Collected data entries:
"""
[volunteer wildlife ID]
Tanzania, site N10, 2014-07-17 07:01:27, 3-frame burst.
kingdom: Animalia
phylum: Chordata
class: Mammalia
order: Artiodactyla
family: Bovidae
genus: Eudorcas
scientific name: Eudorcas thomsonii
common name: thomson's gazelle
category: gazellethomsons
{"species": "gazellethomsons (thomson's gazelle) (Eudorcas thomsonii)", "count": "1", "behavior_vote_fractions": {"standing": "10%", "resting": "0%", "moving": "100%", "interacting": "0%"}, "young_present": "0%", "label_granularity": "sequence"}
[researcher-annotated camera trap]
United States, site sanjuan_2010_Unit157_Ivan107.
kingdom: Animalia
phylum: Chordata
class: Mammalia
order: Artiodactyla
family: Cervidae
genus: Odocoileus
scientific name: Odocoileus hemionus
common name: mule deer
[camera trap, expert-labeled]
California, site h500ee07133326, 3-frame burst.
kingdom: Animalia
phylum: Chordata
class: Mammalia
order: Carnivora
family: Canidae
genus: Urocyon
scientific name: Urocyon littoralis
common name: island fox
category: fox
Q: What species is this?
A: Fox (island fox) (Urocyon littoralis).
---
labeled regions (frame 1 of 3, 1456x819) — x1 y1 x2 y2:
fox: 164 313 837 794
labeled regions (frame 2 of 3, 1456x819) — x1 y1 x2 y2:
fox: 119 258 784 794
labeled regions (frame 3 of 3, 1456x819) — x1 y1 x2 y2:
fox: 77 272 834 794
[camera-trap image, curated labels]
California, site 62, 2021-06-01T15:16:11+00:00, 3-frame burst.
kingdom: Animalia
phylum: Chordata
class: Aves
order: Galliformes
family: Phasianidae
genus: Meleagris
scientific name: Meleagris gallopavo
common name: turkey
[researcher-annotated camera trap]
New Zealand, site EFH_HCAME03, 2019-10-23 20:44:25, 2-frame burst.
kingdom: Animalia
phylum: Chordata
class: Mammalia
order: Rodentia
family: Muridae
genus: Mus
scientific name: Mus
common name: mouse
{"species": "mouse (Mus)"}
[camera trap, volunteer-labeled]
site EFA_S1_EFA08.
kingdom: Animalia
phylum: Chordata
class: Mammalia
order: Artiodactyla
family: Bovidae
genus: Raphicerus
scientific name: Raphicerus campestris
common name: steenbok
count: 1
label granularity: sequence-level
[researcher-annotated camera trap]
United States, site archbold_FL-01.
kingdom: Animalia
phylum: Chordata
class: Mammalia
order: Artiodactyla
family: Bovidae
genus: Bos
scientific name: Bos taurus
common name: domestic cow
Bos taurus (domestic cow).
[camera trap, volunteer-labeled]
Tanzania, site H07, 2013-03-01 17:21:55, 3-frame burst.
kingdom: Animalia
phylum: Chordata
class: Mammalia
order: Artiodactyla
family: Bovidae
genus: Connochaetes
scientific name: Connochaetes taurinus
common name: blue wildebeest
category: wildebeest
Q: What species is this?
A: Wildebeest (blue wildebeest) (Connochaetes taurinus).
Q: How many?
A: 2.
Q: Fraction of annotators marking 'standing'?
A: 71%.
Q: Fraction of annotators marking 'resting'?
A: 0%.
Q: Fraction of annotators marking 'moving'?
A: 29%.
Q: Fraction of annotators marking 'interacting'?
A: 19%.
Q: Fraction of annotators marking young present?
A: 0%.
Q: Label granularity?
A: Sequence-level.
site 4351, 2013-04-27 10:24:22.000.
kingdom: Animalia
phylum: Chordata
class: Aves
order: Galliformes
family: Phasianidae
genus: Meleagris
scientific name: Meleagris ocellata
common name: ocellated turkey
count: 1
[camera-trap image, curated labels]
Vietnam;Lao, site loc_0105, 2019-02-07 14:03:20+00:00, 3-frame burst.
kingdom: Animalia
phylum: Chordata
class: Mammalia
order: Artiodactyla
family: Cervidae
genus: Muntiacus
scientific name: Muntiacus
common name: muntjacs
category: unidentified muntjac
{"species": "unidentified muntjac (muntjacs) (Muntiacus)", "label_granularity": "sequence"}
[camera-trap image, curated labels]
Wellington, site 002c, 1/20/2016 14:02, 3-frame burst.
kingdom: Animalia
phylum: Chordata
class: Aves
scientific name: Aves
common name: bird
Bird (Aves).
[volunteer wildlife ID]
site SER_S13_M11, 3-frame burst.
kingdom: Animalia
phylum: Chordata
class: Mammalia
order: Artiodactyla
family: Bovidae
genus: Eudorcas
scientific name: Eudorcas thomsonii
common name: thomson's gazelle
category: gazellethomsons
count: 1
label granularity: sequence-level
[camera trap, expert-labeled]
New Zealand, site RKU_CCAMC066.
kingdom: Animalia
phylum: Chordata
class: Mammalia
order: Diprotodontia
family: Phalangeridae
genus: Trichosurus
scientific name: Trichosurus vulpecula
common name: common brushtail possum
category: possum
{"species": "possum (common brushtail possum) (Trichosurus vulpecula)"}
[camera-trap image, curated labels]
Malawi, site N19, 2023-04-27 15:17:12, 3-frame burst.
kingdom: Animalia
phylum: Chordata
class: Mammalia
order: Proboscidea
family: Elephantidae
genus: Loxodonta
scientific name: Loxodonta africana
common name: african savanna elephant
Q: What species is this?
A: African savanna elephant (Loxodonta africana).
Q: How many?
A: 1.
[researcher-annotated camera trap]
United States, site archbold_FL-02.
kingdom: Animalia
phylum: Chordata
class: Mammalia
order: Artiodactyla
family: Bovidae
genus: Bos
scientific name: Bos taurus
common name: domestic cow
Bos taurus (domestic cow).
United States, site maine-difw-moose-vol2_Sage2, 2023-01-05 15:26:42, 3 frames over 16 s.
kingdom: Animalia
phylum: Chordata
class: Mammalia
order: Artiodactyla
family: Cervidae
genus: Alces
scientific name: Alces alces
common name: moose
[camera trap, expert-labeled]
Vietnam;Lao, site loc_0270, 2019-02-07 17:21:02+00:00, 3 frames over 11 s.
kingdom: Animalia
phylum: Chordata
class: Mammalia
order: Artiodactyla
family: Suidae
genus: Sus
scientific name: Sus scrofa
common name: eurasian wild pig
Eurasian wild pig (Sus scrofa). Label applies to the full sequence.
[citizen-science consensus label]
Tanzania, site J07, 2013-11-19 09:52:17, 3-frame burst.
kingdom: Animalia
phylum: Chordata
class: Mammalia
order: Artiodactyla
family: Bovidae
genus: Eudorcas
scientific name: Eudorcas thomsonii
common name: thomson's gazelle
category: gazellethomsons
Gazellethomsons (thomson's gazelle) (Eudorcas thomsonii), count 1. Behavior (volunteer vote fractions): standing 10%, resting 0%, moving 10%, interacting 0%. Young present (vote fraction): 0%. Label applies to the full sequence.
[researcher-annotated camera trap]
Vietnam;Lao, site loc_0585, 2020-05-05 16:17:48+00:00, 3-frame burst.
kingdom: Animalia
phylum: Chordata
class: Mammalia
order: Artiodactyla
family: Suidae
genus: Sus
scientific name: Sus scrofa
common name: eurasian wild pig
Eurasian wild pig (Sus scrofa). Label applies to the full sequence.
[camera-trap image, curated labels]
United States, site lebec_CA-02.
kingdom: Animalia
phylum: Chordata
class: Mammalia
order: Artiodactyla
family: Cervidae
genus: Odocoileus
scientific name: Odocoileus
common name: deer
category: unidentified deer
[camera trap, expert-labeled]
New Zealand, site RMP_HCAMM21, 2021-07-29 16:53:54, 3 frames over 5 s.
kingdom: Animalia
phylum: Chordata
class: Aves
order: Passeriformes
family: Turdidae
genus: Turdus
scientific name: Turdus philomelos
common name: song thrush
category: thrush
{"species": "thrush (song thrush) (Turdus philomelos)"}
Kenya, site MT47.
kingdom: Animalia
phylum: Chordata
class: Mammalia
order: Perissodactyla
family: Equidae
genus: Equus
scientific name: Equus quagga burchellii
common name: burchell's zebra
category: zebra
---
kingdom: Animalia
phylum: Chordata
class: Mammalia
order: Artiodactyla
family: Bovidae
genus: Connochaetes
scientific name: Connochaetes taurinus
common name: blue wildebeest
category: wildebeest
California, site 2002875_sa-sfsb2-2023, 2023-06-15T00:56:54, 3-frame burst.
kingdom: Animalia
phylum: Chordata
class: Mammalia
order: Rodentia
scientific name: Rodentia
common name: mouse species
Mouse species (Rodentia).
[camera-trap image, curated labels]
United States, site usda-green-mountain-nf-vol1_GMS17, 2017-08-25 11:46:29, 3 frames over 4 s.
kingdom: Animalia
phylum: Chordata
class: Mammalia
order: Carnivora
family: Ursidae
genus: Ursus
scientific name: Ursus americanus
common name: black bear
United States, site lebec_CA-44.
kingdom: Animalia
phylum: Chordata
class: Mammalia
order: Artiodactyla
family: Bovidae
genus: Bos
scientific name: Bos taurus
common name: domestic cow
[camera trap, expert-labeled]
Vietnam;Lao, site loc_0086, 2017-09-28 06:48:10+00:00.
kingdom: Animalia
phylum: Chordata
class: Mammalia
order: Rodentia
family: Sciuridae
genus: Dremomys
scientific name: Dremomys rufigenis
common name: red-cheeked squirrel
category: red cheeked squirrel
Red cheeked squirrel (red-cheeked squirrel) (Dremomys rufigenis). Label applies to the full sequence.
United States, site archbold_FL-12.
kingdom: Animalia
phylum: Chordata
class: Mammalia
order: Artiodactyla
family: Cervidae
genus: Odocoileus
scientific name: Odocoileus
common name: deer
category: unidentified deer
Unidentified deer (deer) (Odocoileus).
"""
Work to complete. The lines to copy are those above that contain the string "moose".

Written answer.
United States, site maine-difw-moose-vol2_Sage2, 2023-01-05 15:26:42, 3 frames over 16 s.
common name: moose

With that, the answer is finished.